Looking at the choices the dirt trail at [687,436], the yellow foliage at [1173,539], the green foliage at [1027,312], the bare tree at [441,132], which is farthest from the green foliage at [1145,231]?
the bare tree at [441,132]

* * *

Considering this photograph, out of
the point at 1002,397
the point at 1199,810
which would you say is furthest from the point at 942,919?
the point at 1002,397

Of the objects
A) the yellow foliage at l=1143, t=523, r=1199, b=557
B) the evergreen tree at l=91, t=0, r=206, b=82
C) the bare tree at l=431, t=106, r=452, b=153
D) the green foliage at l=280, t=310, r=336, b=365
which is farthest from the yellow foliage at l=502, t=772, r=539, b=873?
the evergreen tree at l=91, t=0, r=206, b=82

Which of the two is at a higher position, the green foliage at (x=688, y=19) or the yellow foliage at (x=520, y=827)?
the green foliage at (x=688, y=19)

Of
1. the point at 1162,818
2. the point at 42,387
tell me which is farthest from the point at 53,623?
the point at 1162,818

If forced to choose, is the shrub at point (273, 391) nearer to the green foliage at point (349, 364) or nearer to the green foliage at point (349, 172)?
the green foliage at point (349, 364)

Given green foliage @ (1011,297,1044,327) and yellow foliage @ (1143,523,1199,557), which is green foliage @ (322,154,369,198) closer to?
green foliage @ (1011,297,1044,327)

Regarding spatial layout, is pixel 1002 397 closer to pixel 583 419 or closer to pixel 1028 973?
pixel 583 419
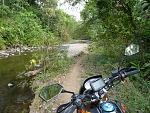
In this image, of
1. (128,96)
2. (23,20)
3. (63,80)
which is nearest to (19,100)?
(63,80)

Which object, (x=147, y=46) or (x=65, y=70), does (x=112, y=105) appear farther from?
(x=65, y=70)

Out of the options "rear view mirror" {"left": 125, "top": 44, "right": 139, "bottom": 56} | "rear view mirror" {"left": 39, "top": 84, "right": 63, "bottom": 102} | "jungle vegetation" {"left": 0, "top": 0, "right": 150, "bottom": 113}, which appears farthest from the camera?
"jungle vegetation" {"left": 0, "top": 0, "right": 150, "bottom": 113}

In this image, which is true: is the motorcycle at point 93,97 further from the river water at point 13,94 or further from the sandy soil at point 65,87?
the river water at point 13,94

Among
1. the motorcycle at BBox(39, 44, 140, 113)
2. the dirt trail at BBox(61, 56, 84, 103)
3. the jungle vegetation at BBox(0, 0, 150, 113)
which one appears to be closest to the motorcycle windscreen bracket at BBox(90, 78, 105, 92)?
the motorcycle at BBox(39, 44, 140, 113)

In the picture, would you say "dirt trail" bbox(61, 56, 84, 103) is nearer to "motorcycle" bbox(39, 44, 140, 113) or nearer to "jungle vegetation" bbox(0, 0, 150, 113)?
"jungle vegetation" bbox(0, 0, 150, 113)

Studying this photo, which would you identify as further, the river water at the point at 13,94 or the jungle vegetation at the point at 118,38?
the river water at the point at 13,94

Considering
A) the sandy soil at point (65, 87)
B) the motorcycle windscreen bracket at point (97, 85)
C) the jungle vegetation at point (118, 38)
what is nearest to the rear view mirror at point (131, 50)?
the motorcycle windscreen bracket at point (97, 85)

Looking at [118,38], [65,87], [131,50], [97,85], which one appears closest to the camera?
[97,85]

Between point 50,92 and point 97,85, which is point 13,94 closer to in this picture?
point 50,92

* * *

▶ **Aim of the exercise**
Which lines in the records above contain the string "bracket", with case counting? Copy each of them out in full.

▶ **Correct output**
which one appears to be closest to the motorcycle windscreen bracket at BBox(90, 78, 105, 92)?
B) the motorcycle windscreen bracket at point (97, 85)
the motorcycle windscreen bracket at point (97, 85)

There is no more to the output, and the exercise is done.